Сталин подымил трубкой, а потом сказал: «А вот некоторым кажется, что третий том «Тихого Дона» доставит много удовольствия белогвардейской эмиграции… Что вы об этом скажете?» – и как-то очень уж внимательно посмотрел на меня и на Горького. Погасив очередную спичку, Алексей Максимович ответил: «Белогвардейцы даже самые положительные факты о нас могут перевернуть и извратить, повернув против Советской власти». Я ответил Сталину: «Хорошее для белых удовольствие! Я показываю в романе полный разгром белогвардейщины на Дону и Кубани!» Сталин снова помолчал. Потом сказал: «Да, согласен! – и, обращаясь к Горькому, добавил: – Изображение хода событий в третьей книге «Тихого Дона» работает на нас, на революцию!» Горький согласно кивнул: «Да, да…» За всю беседу Сталин ничем не выразил своих эмоций, был ровен, мягок и спокоен. А в заключение твёрдо сказал: «Третью книгу «Тихого Дона» печатать будем!» (Прийма К. С веком наравне. Ростов-на-Дону, 1981. С. 147–148).
Неожиданно для Андрея Белого арестовали его жену Клавдию Николаевну, затем П.Н. Васильеву, сестру Е.Н. Кезельман, то есть начали арестовывать всех антропософов, идеология которых никак не укладывалась в официальную. Стоило А. Белому выехать в Ленинград, как в его московскую квартиру пришли сотрудники КГБ и забрали почти все его архивы. А. Белый тут же написал А.М. Горькому. В июле Клавдию Николаевну освободили. Андрея Белого принял Яков Агранов, который вёл дело Николая Гумилёва, и разговаривал с ним больше часа. 18 июля 1931 года Андрей Белый и Клавдия Николаевна зарегистрировали свой брак. Но дело антропософов продолжалось. А. Белый написал несколько заявлений в ОГПУ, в которых объяснял, что антропософия – это не проявление германского милитаризма, а серьёзное направление в мировой философии. Не помогло. Написал прокурору. Не помогло. Наконец понял, что только И.В. Сталин может вмешаться в дело антропософов. Процитируем его письмо полностью:
«Москва 31 августа 1931 года.

_____

**ЗАДАНИЕ**
Ответьте по отрывку на вопросы:
(а) Что Сталин твёрдо сказал в заключение беседы о третьей книге «Тихого Дона»?
(б) Кто принял Андрея Белого и сколько длился их разговор?
(в) Какого числа Андрей Белый и Клавдия Николаевна зарегистрировали свой брак?

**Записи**
_____

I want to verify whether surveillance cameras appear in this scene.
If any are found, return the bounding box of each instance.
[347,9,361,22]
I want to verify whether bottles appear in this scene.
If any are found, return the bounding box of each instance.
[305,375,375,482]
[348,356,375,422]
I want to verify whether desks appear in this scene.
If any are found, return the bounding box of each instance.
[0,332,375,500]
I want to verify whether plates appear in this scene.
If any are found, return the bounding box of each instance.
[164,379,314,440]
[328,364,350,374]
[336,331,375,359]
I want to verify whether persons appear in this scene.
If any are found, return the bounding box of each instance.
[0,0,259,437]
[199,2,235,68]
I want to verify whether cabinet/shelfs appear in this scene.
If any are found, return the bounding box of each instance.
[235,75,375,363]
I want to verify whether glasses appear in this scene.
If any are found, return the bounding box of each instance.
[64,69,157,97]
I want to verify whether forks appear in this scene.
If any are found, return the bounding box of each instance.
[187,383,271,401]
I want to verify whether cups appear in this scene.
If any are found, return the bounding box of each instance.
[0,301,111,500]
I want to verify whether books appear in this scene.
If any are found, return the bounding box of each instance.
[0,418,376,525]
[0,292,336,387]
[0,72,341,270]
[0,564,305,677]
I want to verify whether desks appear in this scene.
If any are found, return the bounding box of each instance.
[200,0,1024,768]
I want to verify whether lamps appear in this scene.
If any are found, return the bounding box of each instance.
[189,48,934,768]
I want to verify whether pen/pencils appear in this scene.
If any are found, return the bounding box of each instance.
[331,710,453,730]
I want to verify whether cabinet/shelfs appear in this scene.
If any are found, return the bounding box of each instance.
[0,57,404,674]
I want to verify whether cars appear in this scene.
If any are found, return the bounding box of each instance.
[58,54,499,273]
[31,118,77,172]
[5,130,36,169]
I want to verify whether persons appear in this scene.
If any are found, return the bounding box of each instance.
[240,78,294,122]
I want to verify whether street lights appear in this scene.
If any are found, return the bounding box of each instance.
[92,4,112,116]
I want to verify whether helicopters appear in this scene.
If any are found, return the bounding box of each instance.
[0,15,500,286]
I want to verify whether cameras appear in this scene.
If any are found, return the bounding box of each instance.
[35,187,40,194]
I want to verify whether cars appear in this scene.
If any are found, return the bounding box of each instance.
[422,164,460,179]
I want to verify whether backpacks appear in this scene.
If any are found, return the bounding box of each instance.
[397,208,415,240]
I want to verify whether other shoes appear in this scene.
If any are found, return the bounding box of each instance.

_____

**РЕЗУЛЬТАТ**
(а) «Третью книгу «Тихого Дона» печатать будем!»
(б) Андрея Белого принял Яков Агранов. Они разговаривали больше часа.
(в) 18 июля 1931 года.